Stan Jefferson, circa 1913

I was born in Ulverston, in the area of Lake Windermere — Barrow-in-Furness.

Stan Laurel
April 24, 1928

Arthur Stanley Jefferson was born in Ulverston, Lancashire, England, on June 16, 1890. Stan’s father, Arthur Jefferson managed a group of theaters in the northern part of England, where he also acted and directed. Showing an early inclination to follow in his father’s footsteps, Stan built a theater in the attic of his home when he was twelve years old, putting on plays of his own.

At the age of nineteen, Stan joined Fred Karno’s comedy company. Charlie Chaplin was its star, and Stan was his understudy. He traveled with Karno to the United States in 1910 and again in 1912. The troupe eventually split up when Charlie left to star in motion pictures. Stan went on to play American vaudeville houses and then entered the world of motion pictures himself.

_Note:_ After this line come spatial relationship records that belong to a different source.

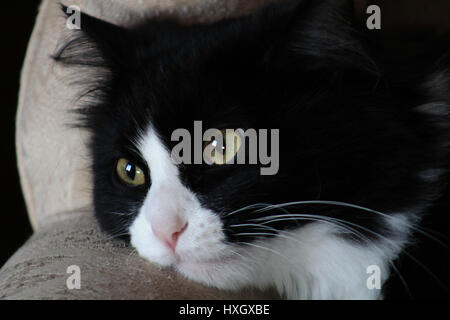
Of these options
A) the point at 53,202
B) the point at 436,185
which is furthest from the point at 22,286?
the point at 436,185

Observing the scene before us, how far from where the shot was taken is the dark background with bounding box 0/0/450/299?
117 cm

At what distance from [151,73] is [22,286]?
0.56 meters

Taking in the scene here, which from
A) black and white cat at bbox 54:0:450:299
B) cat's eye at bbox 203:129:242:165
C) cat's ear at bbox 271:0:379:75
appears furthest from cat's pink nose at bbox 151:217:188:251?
cat's ear at bbox 271:0:379:75

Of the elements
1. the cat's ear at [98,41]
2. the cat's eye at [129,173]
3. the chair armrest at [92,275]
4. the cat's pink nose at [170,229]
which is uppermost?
the cat's ear at [98,41]

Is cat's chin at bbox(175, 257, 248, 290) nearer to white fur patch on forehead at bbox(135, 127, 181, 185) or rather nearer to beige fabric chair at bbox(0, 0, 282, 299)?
beige fabric chair at bbox(0, 0, 282, 299)

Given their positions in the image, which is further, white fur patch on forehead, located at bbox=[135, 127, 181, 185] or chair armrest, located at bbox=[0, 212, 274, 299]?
white fur patch on forehead, located at bbox=[135, 127, 181, 185]

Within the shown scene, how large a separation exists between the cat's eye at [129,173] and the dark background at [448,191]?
62 centimetres

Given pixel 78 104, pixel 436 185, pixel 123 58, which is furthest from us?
pixel 78 104

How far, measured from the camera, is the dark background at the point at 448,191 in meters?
1.17

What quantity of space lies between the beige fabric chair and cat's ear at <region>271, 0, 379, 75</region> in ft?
1.70

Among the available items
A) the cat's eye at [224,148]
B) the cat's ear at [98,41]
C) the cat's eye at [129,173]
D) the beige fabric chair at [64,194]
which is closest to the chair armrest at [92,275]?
the beige fabric chair at [64,194]

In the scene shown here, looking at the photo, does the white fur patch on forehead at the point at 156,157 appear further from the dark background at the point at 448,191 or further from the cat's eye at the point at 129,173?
the dark background at the point at 448,191

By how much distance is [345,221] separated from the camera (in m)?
1.14
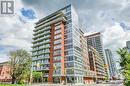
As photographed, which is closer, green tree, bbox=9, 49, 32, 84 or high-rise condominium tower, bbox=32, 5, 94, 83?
green tree, bbox=9, 49, 32, 84

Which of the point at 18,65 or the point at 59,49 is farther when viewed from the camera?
the point at 59,49

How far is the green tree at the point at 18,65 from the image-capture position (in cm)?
6669

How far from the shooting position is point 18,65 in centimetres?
6700

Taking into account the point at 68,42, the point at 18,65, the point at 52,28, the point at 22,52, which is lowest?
the point at 18,65

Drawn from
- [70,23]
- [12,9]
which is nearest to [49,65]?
[70,23]

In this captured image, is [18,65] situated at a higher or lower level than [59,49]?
lower

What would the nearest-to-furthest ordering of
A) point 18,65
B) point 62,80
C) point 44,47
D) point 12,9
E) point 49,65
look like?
point 12,9
point 18,65
point 62,80
point 49,65
point 44,47

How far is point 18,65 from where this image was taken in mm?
67000

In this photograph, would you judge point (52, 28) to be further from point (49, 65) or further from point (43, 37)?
point (49, 65)

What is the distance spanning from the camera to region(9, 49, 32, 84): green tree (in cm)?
6669

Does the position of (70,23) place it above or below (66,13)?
below

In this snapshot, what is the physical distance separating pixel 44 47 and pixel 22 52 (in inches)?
1412

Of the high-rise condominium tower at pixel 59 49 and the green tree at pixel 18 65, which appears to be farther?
the high-rise condominium tower at pixel 59 49

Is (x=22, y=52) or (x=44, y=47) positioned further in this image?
(x=44, y=47)
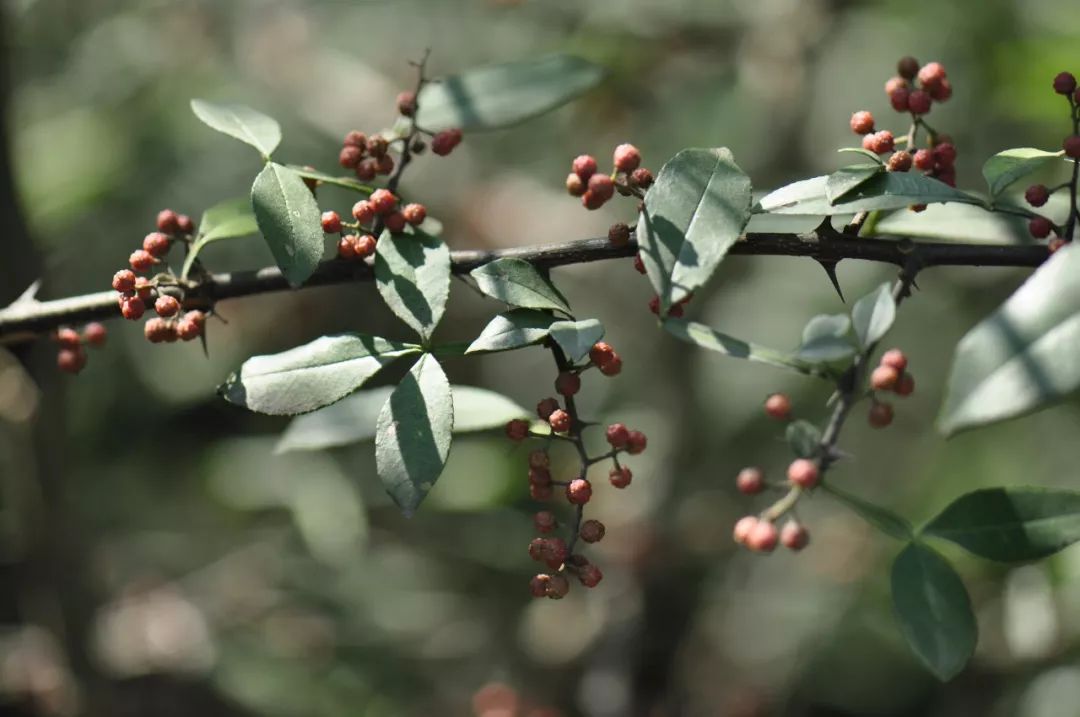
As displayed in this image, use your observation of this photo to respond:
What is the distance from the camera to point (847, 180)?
2.82 feet

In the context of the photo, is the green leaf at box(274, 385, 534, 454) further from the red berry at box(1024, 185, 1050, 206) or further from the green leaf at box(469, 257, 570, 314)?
the red berry at box(1024, 185, 1050, 206)

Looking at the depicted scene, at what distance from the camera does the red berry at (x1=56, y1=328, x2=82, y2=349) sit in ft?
3.75

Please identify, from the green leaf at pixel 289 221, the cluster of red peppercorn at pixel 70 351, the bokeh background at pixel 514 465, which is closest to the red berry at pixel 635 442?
the green leaf at pixel 289 221

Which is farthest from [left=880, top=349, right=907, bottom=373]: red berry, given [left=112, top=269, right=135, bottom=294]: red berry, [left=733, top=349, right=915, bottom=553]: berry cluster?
[left=112, top=269, right=135, bottom=294]: red berry

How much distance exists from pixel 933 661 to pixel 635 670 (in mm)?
1656

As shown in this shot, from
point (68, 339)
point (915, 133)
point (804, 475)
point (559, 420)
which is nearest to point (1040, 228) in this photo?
point (915, 133)

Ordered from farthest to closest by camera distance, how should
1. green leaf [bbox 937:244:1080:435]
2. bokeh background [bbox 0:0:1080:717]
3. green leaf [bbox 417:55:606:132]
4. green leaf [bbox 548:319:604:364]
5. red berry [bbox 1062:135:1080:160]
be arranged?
bokeh background [bbox 0:0:1080:717]
green leaf [bbox 417:55:606:132]
red berry [bbox 1062:135:1080:160]
green leaf [bbox 548:319:604:364]
green leaf [bbox 937:244:1080:435]

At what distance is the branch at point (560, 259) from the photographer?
2.92 feet

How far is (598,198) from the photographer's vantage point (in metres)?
0.99

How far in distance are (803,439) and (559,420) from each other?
0.64 feet

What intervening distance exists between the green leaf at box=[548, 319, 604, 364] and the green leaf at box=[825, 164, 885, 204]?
0.21 meters

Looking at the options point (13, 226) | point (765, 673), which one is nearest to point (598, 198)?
point (13, 226)

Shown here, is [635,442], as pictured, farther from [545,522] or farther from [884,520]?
[884,520]

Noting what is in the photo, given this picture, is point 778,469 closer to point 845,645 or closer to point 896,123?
point 845,645
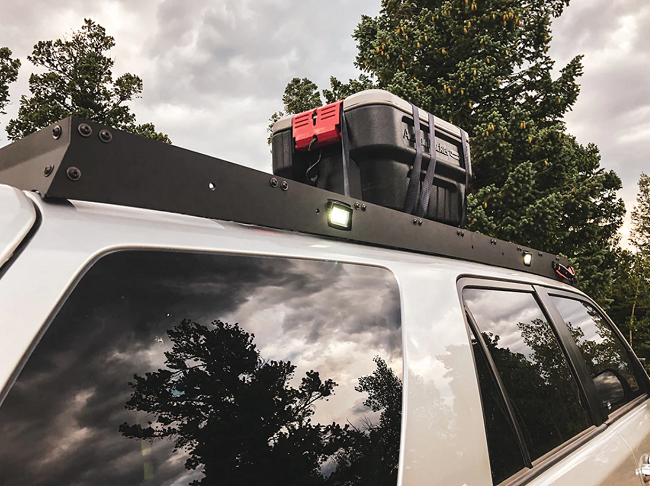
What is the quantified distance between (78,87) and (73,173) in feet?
85.5

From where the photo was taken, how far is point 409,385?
1.10m

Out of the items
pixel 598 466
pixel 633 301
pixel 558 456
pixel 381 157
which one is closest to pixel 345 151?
pixel 381 157

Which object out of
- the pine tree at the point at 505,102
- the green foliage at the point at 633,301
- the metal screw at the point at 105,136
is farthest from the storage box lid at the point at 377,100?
the green foliage at the point at 633,301

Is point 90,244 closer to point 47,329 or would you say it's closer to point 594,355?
point 47,329

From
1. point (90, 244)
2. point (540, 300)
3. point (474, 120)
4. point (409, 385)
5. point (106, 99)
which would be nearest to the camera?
point (90, 244)

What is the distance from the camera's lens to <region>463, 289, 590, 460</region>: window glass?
1480 millimetres

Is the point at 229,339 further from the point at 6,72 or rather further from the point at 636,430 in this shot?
the point at 6,72

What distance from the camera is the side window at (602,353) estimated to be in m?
2.15

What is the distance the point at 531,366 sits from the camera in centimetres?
168

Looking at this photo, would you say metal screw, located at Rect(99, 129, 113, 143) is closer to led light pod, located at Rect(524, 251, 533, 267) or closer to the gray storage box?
the gray storage box

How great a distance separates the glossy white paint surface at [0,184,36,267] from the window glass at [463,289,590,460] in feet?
3.92

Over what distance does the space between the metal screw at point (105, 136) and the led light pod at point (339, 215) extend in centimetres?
59

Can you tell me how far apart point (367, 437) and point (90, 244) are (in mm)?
660

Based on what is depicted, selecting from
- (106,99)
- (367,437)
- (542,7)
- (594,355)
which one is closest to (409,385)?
(367,437)
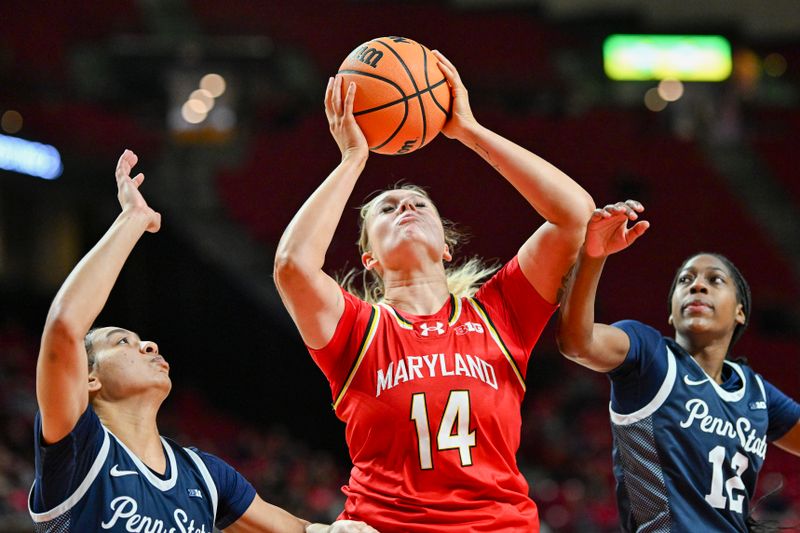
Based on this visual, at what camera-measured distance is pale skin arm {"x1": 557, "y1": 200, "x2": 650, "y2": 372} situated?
357cm

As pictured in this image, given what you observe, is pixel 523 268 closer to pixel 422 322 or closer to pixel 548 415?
pixel 422 322

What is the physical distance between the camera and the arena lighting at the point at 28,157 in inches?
592

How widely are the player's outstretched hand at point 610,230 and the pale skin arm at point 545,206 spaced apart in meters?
0.07

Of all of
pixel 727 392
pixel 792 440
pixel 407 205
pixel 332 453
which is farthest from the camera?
pixel 332 453

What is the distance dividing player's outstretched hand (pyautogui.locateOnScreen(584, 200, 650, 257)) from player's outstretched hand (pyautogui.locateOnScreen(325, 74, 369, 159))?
82 centimetres

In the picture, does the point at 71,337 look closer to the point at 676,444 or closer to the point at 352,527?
the point at 352,527

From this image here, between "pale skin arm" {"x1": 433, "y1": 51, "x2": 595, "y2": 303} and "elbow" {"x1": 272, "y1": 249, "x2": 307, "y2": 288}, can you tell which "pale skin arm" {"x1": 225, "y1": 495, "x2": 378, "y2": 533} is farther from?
"pale skin arm" {"x1": 433, "y1": 51, "x2": 595, "y2": 303}

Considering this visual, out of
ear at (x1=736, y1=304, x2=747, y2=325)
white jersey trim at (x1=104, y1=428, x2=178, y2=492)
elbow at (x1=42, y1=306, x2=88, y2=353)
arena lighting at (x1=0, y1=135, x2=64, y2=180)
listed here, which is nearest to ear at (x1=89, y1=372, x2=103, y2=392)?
white jersey trim at (x1=104, y1=428, x2=178, y2=492)

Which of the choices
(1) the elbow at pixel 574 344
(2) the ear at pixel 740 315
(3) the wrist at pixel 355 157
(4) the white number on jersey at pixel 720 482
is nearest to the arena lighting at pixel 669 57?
(2) the ear at pixel 740 315

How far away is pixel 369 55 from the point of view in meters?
3.83

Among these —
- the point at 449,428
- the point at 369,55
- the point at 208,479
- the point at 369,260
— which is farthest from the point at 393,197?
the point at 208,479

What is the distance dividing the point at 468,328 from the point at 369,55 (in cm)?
105

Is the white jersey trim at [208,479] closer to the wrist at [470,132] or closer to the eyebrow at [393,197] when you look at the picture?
the eyebrow at [393,197]

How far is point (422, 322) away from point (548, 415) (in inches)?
389
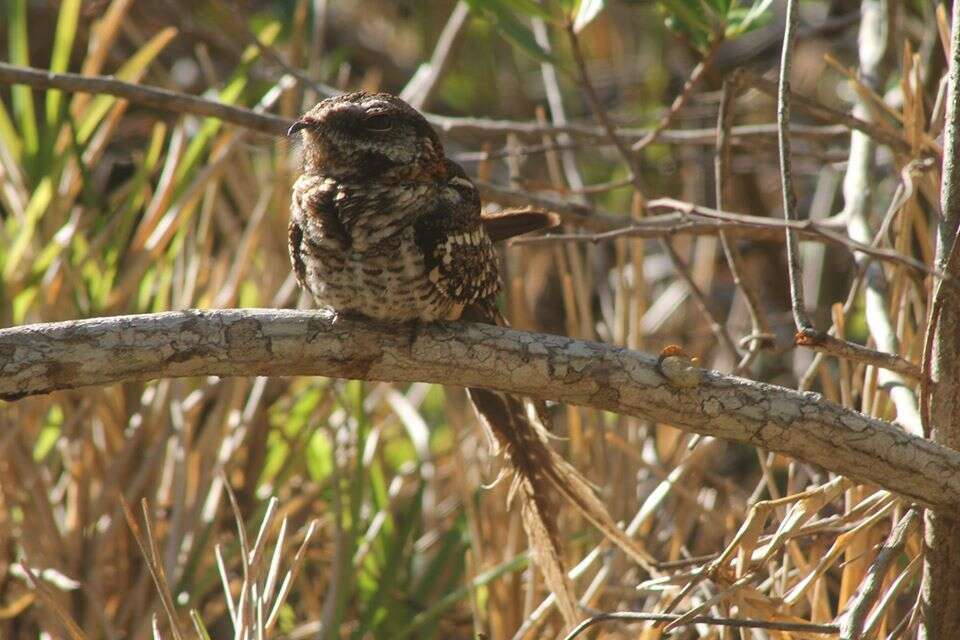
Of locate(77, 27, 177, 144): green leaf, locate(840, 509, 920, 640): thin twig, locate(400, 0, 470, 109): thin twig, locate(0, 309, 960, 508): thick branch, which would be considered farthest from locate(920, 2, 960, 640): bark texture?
locate(77, 27, 177, 144): green leaf

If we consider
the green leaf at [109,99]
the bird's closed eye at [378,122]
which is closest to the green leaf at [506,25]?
the bird's closed eye at [378,122]

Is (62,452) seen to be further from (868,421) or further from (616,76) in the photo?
(616,76)

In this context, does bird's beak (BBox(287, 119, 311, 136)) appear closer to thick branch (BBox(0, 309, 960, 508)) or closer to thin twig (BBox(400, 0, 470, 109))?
thick branch (BBox(0, 309, 960, 508))

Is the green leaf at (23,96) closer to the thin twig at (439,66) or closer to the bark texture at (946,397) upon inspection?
the thin twig at (439,66)

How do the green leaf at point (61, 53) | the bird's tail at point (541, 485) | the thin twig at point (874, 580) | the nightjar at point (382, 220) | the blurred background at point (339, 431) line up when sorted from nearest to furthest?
the thin twig at point (874, 580), the nightjar at point (382, 220), the bird's tail at point (541, 485), the blurred background at point (339, 431), the green leaf at point (61, 53)

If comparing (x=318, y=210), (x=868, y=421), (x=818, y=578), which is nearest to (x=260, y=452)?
(x=318, y=210)

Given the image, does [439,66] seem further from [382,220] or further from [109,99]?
[382,220]

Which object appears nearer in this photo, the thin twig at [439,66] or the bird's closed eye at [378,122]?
the bird's closed eye at [378,122]
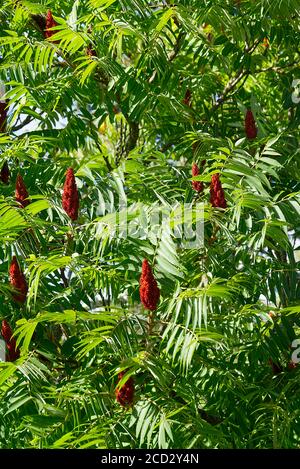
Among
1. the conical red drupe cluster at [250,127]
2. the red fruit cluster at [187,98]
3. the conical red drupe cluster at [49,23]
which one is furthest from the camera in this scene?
the red fruit cluster at [187,98]

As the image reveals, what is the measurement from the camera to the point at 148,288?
394cm

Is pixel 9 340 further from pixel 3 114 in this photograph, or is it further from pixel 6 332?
pixel 3 114

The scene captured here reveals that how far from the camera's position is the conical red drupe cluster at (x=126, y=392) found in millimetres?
4039

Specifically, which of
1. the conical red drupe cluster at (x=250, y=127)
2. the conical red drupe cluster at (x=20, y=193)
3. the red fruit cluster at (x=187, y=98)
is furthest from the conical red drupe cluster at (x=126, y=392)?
the red fruit cluster at (x=187, y=98)

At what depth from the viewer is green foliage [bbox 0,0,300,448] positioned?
4.07 m

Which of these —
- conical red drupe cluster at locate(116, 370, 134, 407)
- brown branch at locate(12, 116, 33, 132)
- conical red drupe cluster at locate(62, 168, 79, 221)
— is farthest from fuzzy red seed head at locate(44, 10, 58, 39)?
conical red drupe cluster at locate(116, 370, 134, 407)

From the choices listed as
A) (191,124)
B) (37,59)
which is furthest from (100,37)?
(191,124)

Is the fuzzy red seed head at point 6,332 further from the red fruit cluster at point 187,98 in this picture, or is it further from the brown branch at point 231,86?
the brown branch at point 231,86

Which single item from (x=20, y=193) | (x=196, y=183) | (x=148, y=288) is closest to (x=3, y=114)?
(x=20, y=193)

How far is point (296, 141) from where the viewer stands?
5648 millimetres

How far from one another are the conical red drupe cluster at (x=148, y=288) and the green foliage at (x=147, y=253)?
0.33 feet
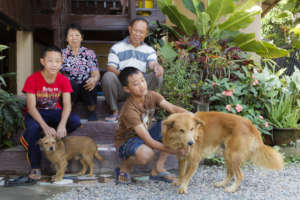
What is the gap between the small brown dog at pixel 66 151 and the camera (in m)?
3.07

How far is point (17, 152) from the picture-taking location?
134 inches

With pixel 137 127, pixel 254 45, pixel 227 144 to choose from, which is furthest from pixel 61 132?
pixel 254 45

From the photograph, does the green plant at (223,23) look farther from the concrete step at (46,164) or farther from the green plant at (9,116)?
the green plant at (9,116)

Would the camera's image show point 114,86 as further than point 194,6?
No

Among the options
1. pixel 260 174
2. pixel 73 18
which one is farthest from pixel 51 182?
pixel 73 18

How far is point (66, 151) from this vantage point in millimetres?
3186

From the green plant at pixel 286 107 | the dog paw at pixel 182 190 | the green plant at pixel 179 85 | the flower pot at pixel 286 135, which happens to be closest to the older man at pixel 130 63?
the green plant at pixel 179 85

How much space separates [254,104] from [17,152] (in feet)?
10.5

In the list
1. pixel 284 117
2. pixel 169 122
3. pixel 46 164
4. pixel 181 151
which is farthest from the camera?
pixel 284 117

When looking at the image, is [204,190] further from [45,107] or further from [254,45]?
[254,45]

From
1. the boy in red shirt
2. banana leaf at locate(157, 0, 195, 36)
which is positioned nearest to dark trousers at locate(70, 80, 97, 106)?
the boy in red shirt

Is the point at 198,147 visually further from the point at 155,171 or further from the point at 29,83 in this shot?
the point at 29,83

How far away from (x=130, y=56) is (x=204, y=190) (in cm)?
222

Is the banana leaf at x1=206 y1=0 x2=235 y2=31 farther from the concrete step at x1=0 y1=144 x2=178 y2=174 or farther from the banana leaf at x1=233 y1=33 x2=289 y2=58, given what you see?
the concrete step at x1=0 y1=144 x2=178 y2=174
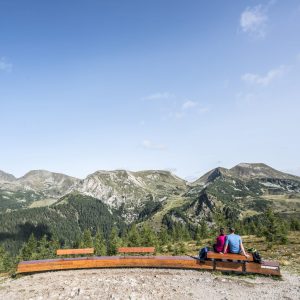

Stan made his first two-reeler, “Nuts in May” in 1917. Around that time, Mae Dahlberg, his vaudeville partner and common-law wife, suggested he change last name to ‘Laurel.’ In 1926, Stan signed his first contract with Hal Roach Studios. Initially interested only in writing and directing, a freak on-set accident forced Stan in front of the camera in “The Lucky Dog,” where he was paired with a rotund Roach contract player named Oliver ‘Babe’ Hardy, and the rest is history.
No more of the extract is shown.